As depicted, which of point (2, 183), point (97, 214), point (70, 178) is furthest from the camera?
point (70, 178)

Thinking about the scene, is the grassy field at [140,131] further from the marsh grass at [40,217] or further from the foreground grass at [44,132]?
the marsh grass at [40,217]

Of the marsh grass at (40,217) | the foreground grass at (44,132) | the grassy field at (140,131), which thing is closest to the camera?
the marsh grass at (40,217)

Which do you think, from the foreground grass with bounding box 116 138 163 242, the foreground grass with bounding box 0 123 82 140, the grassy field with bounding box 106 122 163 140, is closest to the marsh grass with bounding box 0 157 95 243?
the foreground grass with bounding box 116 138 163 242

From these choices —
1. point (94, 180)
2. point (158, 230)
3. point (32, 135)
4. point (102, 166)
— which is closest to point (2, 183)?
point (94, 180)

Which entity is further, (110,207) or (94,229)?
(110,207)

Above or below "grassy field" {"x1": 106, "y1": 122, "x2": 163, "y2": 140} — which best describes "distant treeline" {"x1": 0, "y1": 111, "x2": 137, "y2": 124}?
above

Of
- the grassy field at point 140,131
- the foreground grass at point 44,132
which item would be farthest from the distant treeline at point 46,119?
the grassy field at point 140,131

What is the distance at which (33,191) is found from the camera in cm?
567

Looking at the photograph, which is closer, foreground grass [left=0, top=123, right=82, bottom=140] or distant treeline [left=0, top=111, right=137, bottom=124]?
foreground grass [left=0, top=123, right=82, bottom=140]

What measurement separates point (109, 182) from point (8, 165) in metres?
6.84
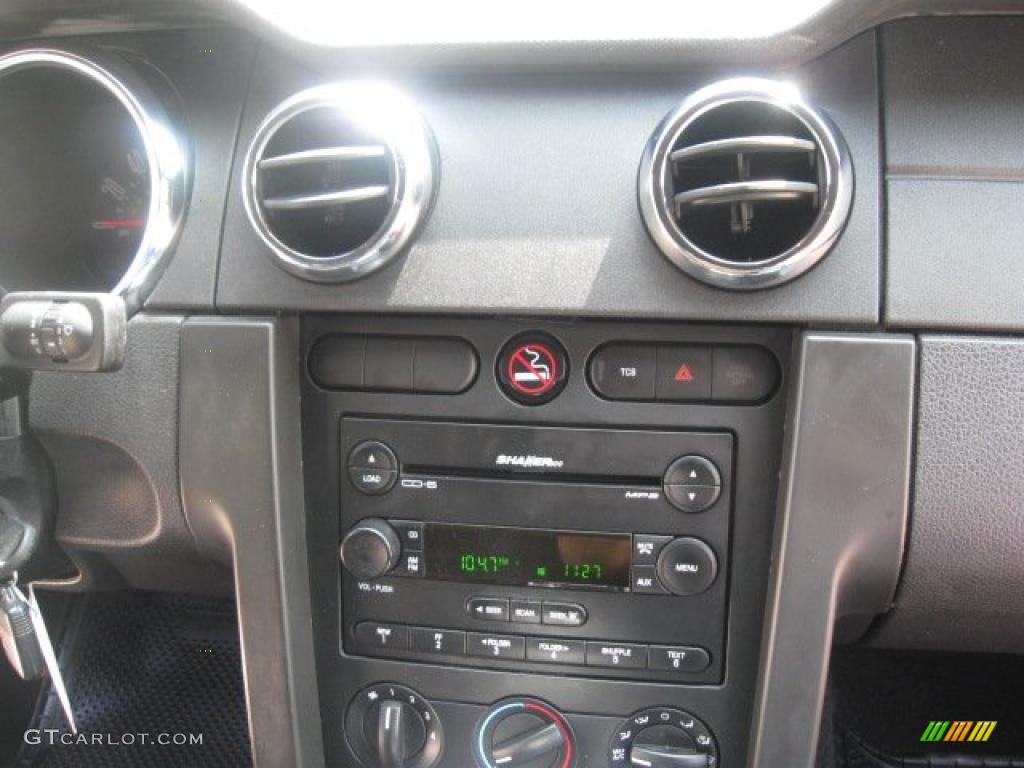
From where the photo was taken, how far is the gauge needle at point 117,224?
3.84 ft

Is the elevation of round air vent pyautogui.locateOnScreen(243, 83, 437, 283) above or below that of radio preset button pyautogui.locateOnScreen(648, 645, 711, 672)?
above

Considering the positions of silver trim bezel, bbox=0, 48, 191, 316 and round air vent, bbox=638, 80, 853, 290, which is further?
silver trim bezel, bbox=0, 48, 191, 316

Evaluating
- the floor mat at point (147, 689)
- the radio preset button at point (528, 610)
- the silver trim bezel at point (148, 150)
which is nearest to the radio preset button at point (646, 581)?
the radio preset button at point (528, 610)

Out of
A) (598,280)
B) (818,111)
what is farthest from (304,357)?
(818,111)

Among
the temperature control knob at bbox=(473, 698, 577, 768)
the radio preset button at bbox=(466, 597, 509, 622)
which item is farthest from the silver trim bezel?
the temperature control knob at bbox=(473, 698, 577, 768)

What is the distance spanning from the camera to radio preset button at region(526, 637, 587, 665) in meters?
1.03

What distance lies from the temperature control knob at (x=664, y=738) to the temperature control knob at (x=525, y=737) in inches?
2.8

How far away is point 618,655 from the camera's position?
103cm

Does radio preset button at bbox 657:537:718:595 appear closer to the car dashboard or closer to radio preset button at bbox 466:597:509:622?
the car dashboard

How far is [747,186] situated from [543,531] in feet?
1.45

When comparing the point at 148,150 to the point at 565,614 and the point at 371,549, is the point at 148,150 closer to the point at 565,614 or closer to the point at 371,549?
the point at 371,549

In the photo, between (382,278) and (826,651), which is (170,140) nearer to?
(382,278)

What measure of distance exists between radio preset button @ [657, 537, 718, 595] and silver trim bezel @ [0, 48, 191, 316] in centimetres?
69

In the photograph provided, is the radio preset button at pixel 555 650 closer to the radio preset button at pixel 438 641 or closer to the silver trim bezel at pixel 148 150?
the radio preset button at pixel 438 641
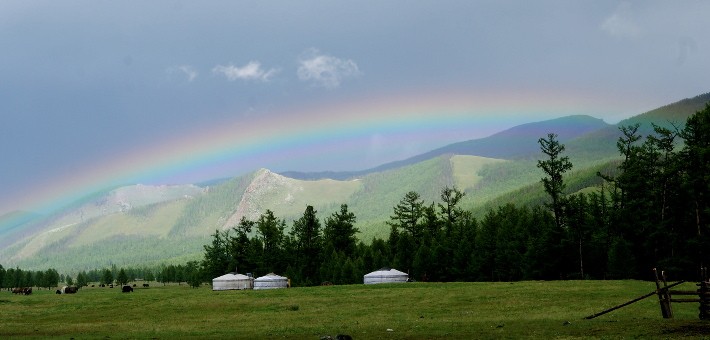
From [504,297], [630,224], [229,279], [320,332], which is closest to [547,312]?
[504,297]

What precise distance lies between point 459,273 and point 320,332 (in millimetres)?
82816

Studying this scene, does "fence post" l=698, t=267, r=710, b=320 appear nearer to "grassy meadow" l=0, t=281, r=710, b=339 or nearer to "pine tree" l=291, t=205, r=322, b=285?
"grassy meadow" l=0, t=281, r=710, b=339

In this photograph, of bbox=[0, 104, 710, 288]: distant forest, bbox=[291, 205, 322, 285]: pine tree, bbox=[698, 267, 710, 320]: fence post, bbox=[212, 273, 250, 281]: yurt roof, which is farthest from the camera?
bbox=[291, 205, 322, 285]: pine tree

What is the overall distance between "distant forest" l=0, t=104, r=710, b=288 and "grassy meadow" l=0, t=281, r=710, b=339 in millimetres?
18755

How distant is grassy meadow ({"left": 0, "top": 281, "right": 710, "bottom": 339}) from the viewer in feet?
118

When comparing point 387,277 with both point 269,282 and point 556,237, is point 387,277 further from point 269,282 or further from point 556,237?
point 556,237

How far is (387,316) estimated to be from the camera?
173 ft

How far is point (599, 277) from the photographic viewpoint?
9700 cm

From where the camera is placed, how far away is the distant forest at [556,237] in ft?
261

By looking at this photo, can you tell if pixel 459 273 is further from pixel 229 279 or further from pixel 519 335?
pixel 519 335

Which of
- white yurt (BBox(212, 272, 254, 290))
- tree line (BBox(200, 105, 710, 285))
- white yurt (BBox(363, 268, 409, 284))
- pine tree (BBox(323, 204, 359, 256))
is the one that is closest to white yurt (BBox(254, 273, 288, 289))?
white yurt (BBox(212, 272, 254, 290))

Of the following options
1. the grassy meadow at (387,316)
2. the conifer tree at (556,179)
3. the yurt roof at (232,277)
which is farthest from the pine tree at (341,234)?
the grassy meadow at (387,316)

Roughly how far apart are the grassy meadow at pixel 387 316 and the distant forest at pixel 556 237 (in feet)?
61.5

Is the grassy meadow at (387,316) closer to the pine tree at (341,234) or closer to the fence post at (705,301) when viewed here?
the fence post at (705,301)
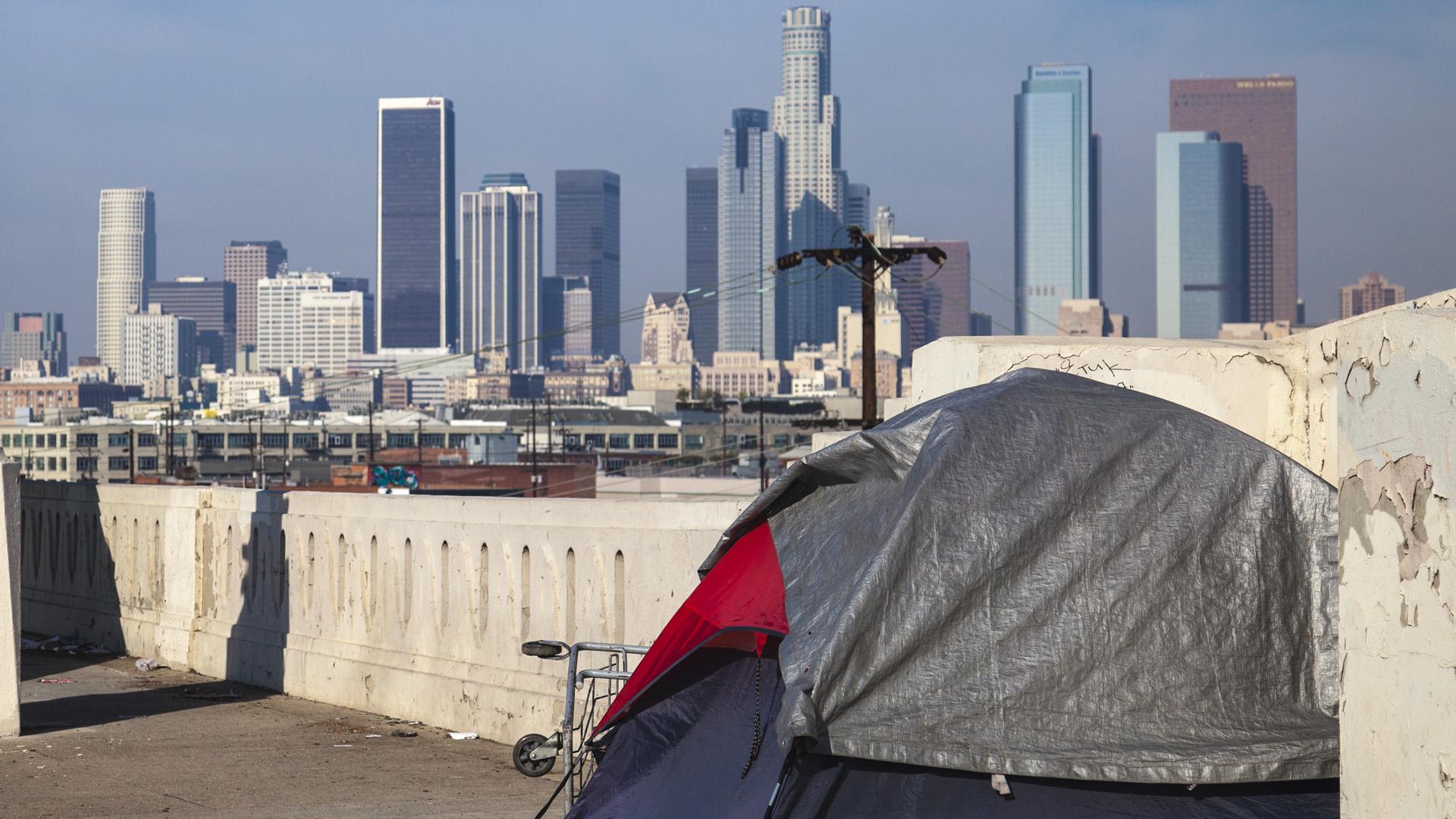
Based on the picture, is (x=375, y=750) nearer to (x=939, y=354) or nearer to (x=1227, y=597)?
(x=939, y=354)

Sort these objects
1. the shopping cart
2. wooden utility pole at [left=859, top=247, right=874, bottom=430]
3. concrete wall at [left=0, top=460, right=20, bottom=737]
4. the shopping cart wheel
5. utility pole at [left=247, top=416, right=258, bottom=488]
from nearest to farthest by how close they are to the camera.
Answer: the shopping cart, the shopping cart wheel, concrete wall at [left=0, top=460, right=20, bottom=737], wooden utility pole at [left=859, top=247, right=874, bottom=430], utility pole at [left=247, top=416, right=258, bottom=488]

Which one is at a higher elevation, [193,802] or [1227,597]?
[1227,597]

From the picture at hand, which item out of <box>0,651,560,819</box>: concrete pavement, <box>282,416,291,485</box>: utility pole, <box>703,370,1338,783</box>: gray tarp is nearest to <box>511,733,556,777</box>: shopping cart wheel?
<box>0,651,560,819</box>: concrete pavement

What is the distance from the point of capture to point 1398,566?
12.5 feet

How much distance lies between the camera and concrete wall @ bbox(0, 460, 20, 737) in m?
9.48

Directive: Give all of the material again with every "distant treeline" replaced by "far tree line" and nothing else changed. Leave the pictures out.

Exercise result:
As depicted, which of point (2, 183), point (97, 214), point (70, 178) is furthest from the camera?
point (70, 178)

Thinking about the scene, is the grassy field at [140,131] further from the marsh grass at [40,217] or further from the foreground grass at [44,132]?
the marsh grass at [40,217]

Of the marsh grass at (40,217) | the foreground grass at (44,132) | the grassy field at (140,131), which thing is closest to the camera?
the marsh grass at (40,217)

Which do you think, from the foreground grass with bounding box 116 138 163 242, the foreground grass with bounding box 0 123 82 140, the grassy field with bounding box 106 122 163 140, is closest to the marsh grass with bounding box 0 157 95 243?
the foreground grass with bounding box 116 138 163 242

From these choices —
1. point (94, 180)
2. point (158, 230)
3. point (32, 135)
4. point (102, 166)
— which is closest to point (2, 183)?
point (94, 180)

Which entity is further, (110,207) or (94,229)?
(110,207)

Above or below "grassy field" {"x1": 106, "y1": 122, "x2": 163, "y2": 140} — which best describes "far tree line" {"x1": 0, "y1": 111, "x2": 137, "y2": 124}?
above

Of
- the grassy field at point 140,131
- the foreground grass at point 44,132
which item would be farthest from the far tree line at point 46,119?
the grassy field at point 140,131

What is the distance at which (33,191) is found from the camera in cm?
567

Looking at the photograph, which is closer, foreground grass [left=0, top=123, right=82, bottom=140] or far tree line [left=0, top=111, right=137, bottom=124]?
foreground grass [left=0, top=123, right=82, bottom=140]

What measurement separates point (109, 182) from point (8, 165) in metres?
6.84
From where the photo was taken, how far is the gauge needle at point 117,224?
3.84 ft

Is the elevation of round air vent pyautogui.locateOnScreen(243, 83, 437, 283) above or below that of radio preset button pyautogui.locateOnScreen(648, 645, 711, 672)?
above

Considering the positions of silver trim bezel, bbox=0, 48, 191, 316 and round air vent, bbox=638, 80, 853, 290, which is further?
silver trim bezel, bbox=0, 48, 191, 316

Evaluating
- the floor mat at point (147, 689)
- the radio preset button at point (528, 610)
- the silver trim bezel at point (148, 150)
which is nearest to the radio preset button at point (646, 581)?
the radio preset button at point (528, 610)

Out of
A) (598,280)
B) (818,111)
what is farthest from (304,357)?
(818,111)

Among
the temperature control knob at bbox=(473, 698, 577, 768)
the radio preset button at bbox=(466, 597, 509, 622)
which item is farthest from the silver trim bezel?
the temperature control knob at bbox=(473, 698, 577, 768)

What is the distance spanning from the camera to radio preset button at region(526, 637, 587, 665) in meters?
1.03

What distance lies from the temperature control knob at (x=664, y=738) to the temperature control knob at (x=525, y=737) in inches?
2.8

How far away is point 618,655 from the camera's position?
103cm

Does radio preset button at bbox 657:537:718:595 appear closer to the car dashboard or closer to radio preset button at bbox 466:597:509:622?
the car dashboard

How far is [747,186] situated from [543,531] in feet?
1.45

When comparing the point at 148,150 to the point at 565,614 and the point at 371,549, is the point at 148,150 closer to the point at 565,614 or closer to the point at 371,549?
the point at 371,549

In the photo, between (382,278) and (826,651), which is (170,140) nearer to?
(382,278)

What measure of distance exists between radio preset button @ [657, 537, 718, 595] and silver trim bezel @ [0, 48, 191, 316] in centimetres?
69

In the photograph provided, is the radio preset button at pixel 555 650 closer to the radio preset button at pixel 438 641 or closer to the silver trim bezel at pixel 148 150?
the radio preset button at pixel 438 641
From [504,297], [630,224], [229,279], [320,332], which is closest to [547,312]?
[504,297]

What precise distance lies between point 459,273 and point 320,332 (in millimetres)?
82816

Studying this scene, does "fence post" l=698, t=267, r=710, b=320 appear nearer to "grassy meadow" l=0, t=281, r=710, b=339 or nearer to "pine tree" l=291, t=205, r=322, b=285?
"grassy meadow" l=0, t=281, r=710, b=339

In this photograph, of bbox=[0, 104, 710, 288]: distant forest, bbox=[291, 205, 322, 285]: pine tree, bbox=[698, 267, 710, 320]: fence post, bbox=[212, 273, 250, 281]: yurt roof, which is farthest from the camera?
bbox=[291, 205, 322, 285]: pine tree

What is the overall distance between "distant forest" l=0, t=104, r=710, b=288 and "grassy meadow" l=0, t=281, r=710, b=339 in millimetres?
18755

How distant is grassy meadow ({"left": 0, "top": 281, "right": 710, "bottom": 339}) from the viewer in feet?
118

When comparing point 387,277 with both point 269,282 and point 556,237, is point 387,277 further from point 269,282 or further from point 556,237?
point 556,237

How far is (387,316) estimated to be from the camera?
173 ft

How far is point (599, 277) from the photographic viewpoint?
9700 cm

From where the camera is placed, how far away is the distant forest at [556,237] in ft?
261

By looking at this photo, can you tell if pixel 459 273 is further from pixel 229 279 or further from pixel 519 335?
pixel 519 335

Which of
- white yurt (BBox(212, 272, 254, 290))
- tree line (BBox(200, 105, 710, 285))
- white yurt (BBox(363, 268, 409, 284))
- pine tree (BBox(323, 204, 359, 256))
is the one that is closest to white yurt (BBox(254, 273, 288, 289))?
white yurt (BBox(212, 272, 254, 290))

Of the following options
1. the grassy meadow at (387,316)
2. the conifer tree at (556,179)
3. the yurt roof at (232,277)
which is farthest from the pine tree at (341,234)?
the grassy meadow at (387,316)

Roughly how far apart are the grassy meadow at pixel 387 316 and the distant forest at pixel 556 237 (in feet)?
61.5

Is the grassy meadow at (387,316) closer to the pine tree at (341,234) or closer to the fence post at (705,301) when viewed here?
the fence post at (705,301)
Based on the picture, is (x=375, y=750) nearer to (x=939, y=354) or nearer to (x=1227, y=597)?
(x=939, y=354)

Sort these objects
1. the shopping cart
2. wooden utility pole at [left=859, top=247, right=874, bottom=430]
3. concrete wall at [left=0, top=460, right=20, bottom=737]
4. the shopping cart wheel
5. utility pole at [left=247, top=416, right=258, bottom=488]
from nearest to farthest by how close they are to the camera.
Answer: the shopping cart, the shopping cart wheel, concrete wall at [left=0, top=460, right=20, bottom=737], wooden utility pole at [left=859, top=247, right=874, bottom=430], utility pole at [left=247, top=416, right=258, bottom=488]

Which one is at a higher elevation, [193,802] or [1227,597]?
[1227,597]

From the picture at hand, which item out of <box>0,651,560,819</box>: concrete pavement, <box>282,416,291,485</box>: utility pole, <box>703,370,1338,783</box>: gray tarp is nearest to <box>511,733,556,777</box>: shopping cart wheel?
<box>0,651,560,819</box>: concrete pavement

What is the distance from the point of capture to point 1398,566?
12.5 feet

How much distance lies between the camera and concrete wall @ bbox(0, 460, 20, 737) in m?
9.48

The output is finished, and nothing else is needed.